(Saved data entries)
=== Section Start ===

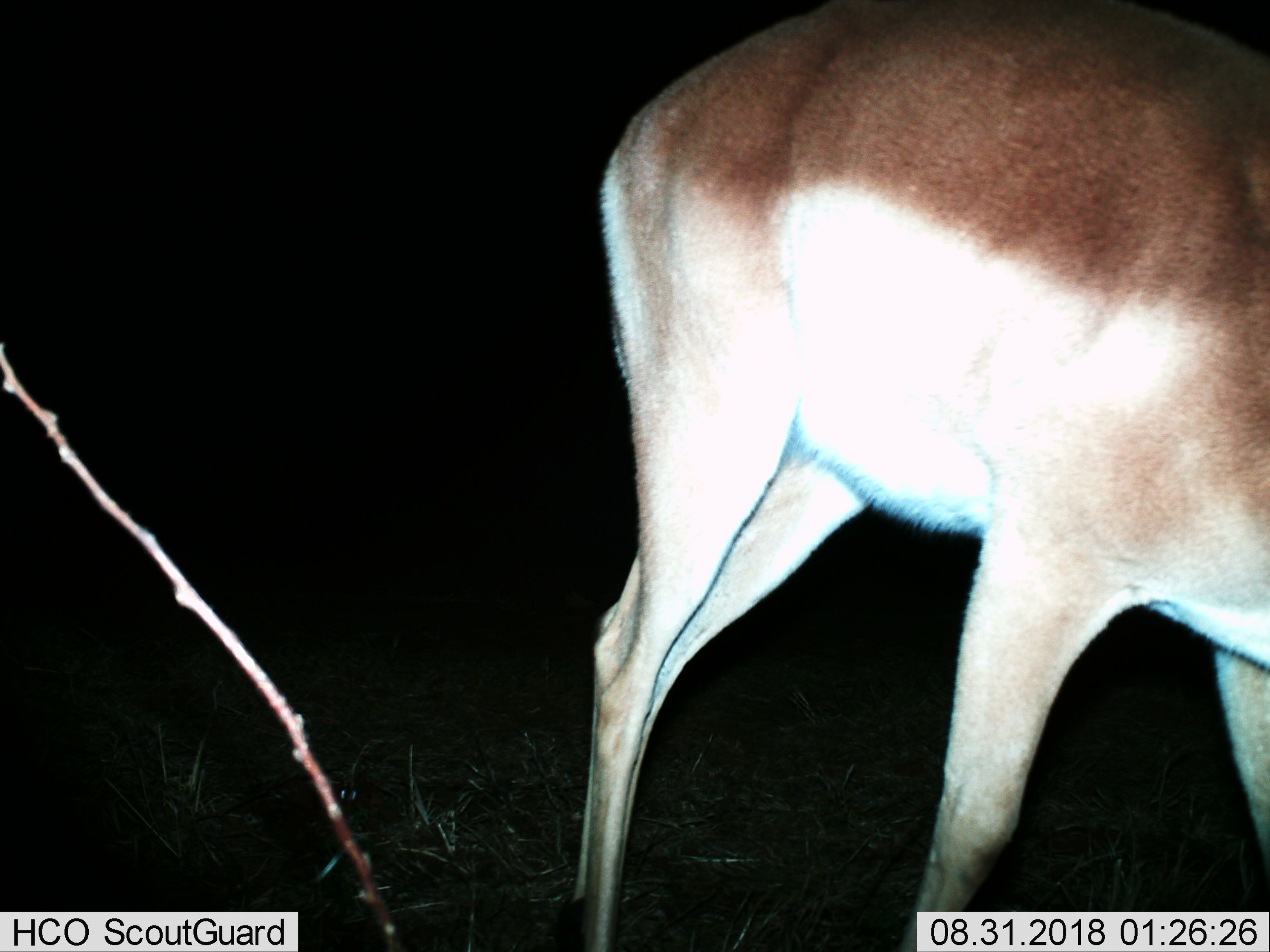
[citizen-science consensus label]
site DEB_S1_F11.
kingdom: Animalia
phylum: Chordata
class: Mammalia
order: Artiodactyla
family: Bovidae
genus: Aepyceros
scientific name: Aepyceros melampus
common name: impala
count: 1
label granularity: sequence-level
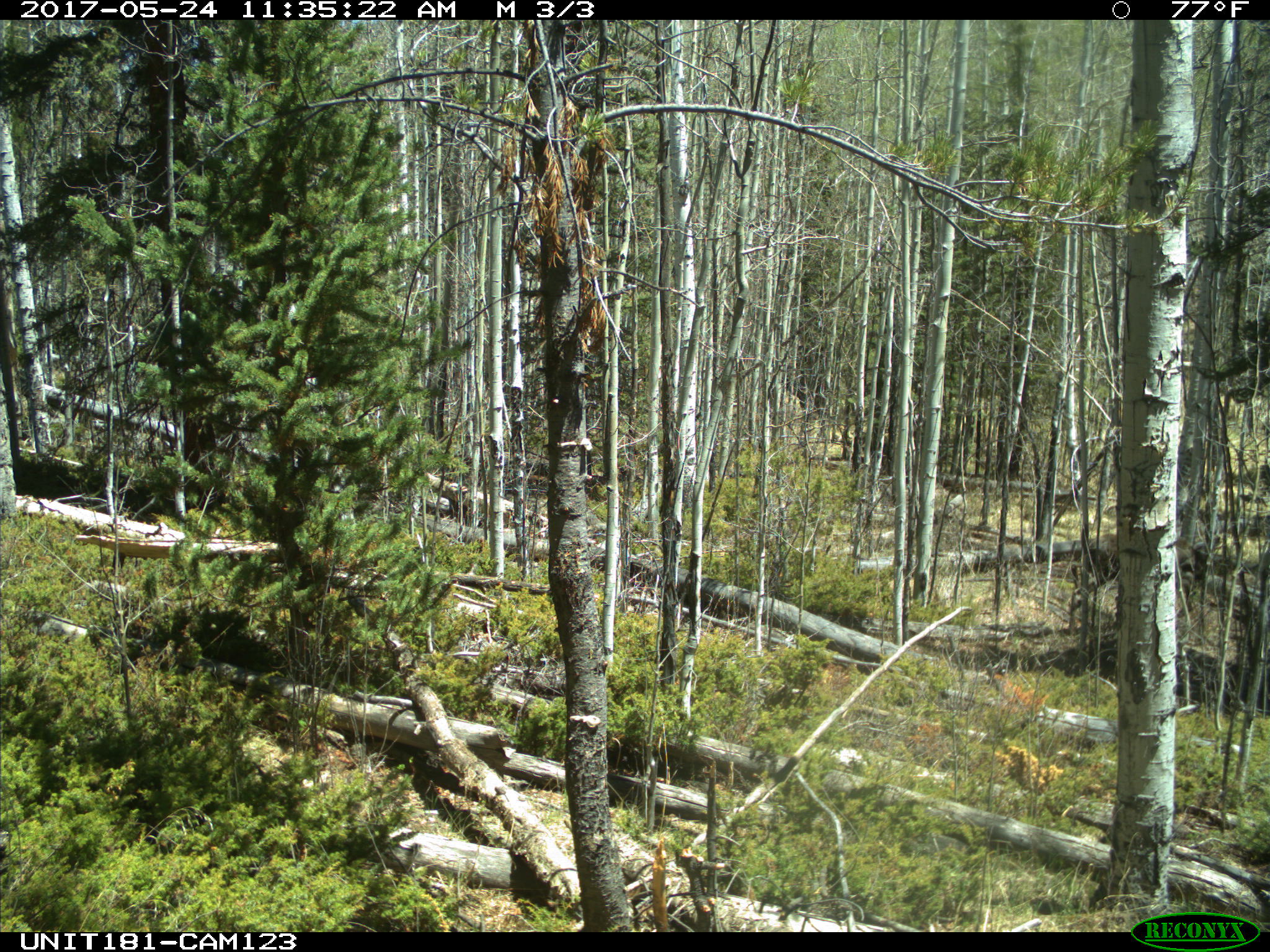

=== Section End ===

WORK TO COMPLETE:
Where a line of the entries above holds the word "label", return that line.

ANSWER BELOW:
[citizen-science consensus label]
label granularity: sequence-level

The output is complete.